In the humorous novel I Am a Cat, the titular feline observes the habits of the curious group of intellectuals who gather in the home of its owner. The novelty of the cat narrator and its lively anecdotes, influenced by rakugo stories, caught the interest of readers, firmly establishing Sōseki as a novelist. Another early novel, the 1906 Kusamakura, tells the story of an artist who cannot stand the overly civilized atmosphere of Tokyo. He heads for a hot spring resort, where he seeks to remove himself from the involvements of a rapidly modernizing world and immerse himself in emotionally detached art.
Sanshirō concerns the love of a naïve young man, struggling with the uncertainties of youth. The other two books in Sōseki’s first trilogy depict love triangles. In And Then, a leisured intellectual who is the son of a man of property becomes infatuated with his friend’s wife, and determines to live a life of independence. The protagonist of The Gate is a public official living quietly with his wife—who was formerly married to his close friend—and grappling with feelings of guilt.
His second trilogy further probes into the themes of egoism and isolation. It culminates in Kokoro, Sōseki’s most widely read work. Extracts from the novel are a staple of high school textbooks. The core of the story is told in a letter to the unnamed narrator, written by Sensei—a character known only by this term of respect. While a student, Sensei betrayed his friend K to win his present wife. Driven to despair, K killed himself. Sensei has lived with the anguish of this act for many years, and the death of Emperor Meiji leads him to the decision to commit suicide in his turn.
Toward the end of his life, Sōseki sought to find a way to go beyond self-centeredness and live according to nature following an idea he termed sokuten kyoshi. In what became his unfinished final novel, Light and Darkness, he is believed to have planned to first examine egoism through a discontented married couple before depicting the abandonment of the self. His Zen experiences are thought to have been the basis for the sokuten kyoshi concept.
Natsume Sōseki at 45, wearing a black armband to mourn the death of Emperor Meiji in 1912. (Courtesy of National Diet Library)
Sōseki as a World Author
Despite his central position in Japanese literature, it has taken some time for Sōseki to be recognized in the West, where he is still not as well-known as authors like Kawabata Yasunari and Mishima Yukio. His reputation has risen in recent years, however, with several new translations into English and increased research.
--------------------------------------------------
> _Work instruction 1_
List every novel by Sōseki that the text about Natsume Sōseki names by title.
> _Work instruction 2_
Extend the text about Natsume Sōseki, beginning after its final sentence on his standing in the West.

> _Dataset content_
--------------------------------------------------
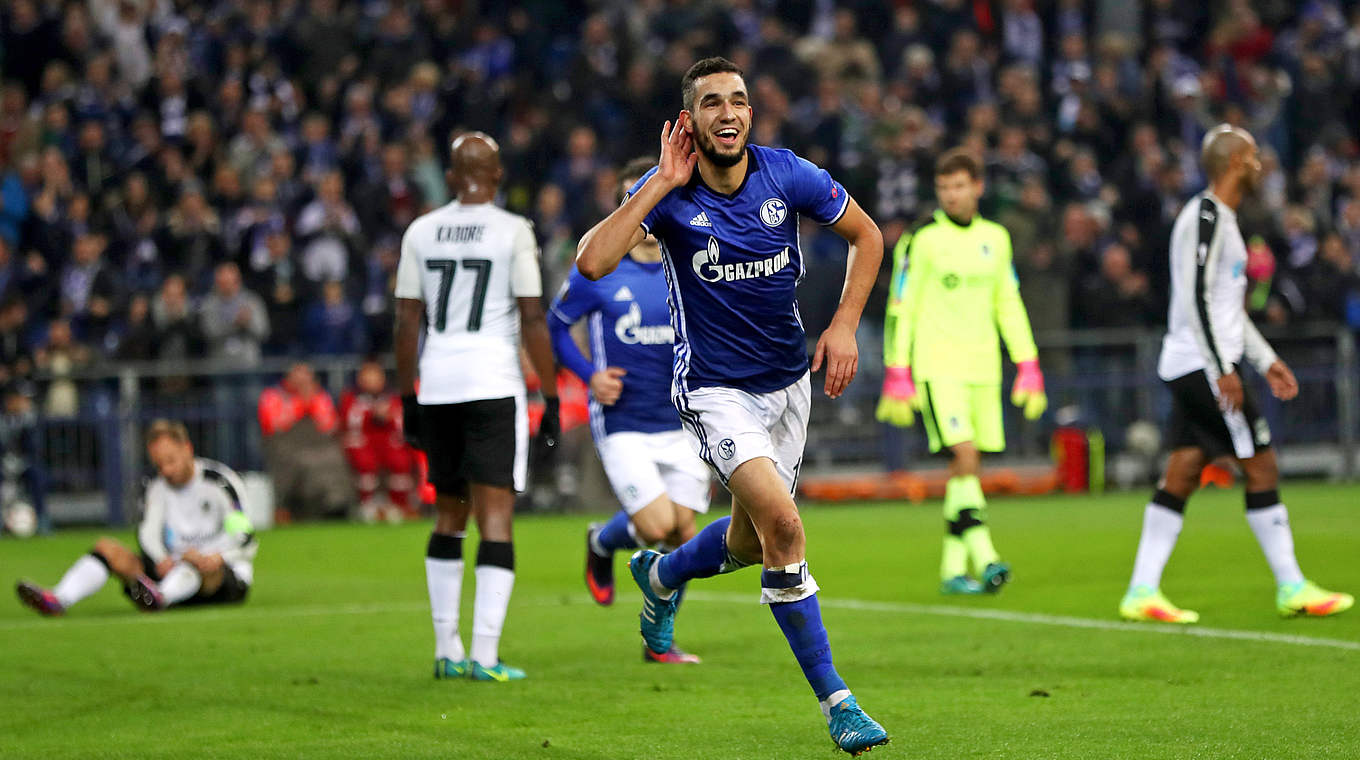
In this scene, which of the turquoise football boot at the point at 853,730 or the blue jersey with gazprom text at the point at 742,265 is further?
the blue jersey with gazprom text at the point at 742,265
--------------------------------------------------
> _Final answer 1_
I Am a Cat, Kusamakura, Sanshirō, And Then, The Gate, Kokoro, Light and Darkness

> _Final answer 2_
The British translator and critic Damian Flanagan, who published The Tower of London in 2005, compares Sōseki to Shakespeare. Michael K. Bourdaghs, an American professor of Japanese literature, ranks Sōseki alongside Lu Xun, Franz Kafka, and James Joyce as a pioneer of twentieth-century literature. He also sees Theory of Literature as having been one of the first works to take a psychological and sociological approach to the question of what literature is.
By contrast, Sōseki has long been known in China as Japan’s most famous author. Lu Xun translated two works in the early twentieth century, and his younger brother Zhuo Zuoren also introduced Sōseki’s literature. Now nearly all his works are translated into Chinese, including almost 20 versions of I Am a Cat.
Sōseki’s deep knowledge of Chinese literature and his more than 200 poems and other works written in classical Chinese contributed to his popularity in the country. His thematic concern with the state and society seems to have fostered a sense of affinity among Chinese readers. The figure of the Japanese intellectual living through a turbulent period of modernization and Westernization has also drawn empathy.
Due to the historical background of colonization, Japanese literature has faced a hard road to acceptance in South Korea. It was only in the 1990s that Sōseki began to be widely read, but his complete works have now been published in Korean in 14 volumes.
Now that 150 years have passed since his birth, the spotlight has fallen on the author once again. It is an opportunity to reassess him as both a Japanese and a world author.
A new museum devoted to the author is being built next to Sōseki Park in Shinjuku. It is scheduled to open in September 2017.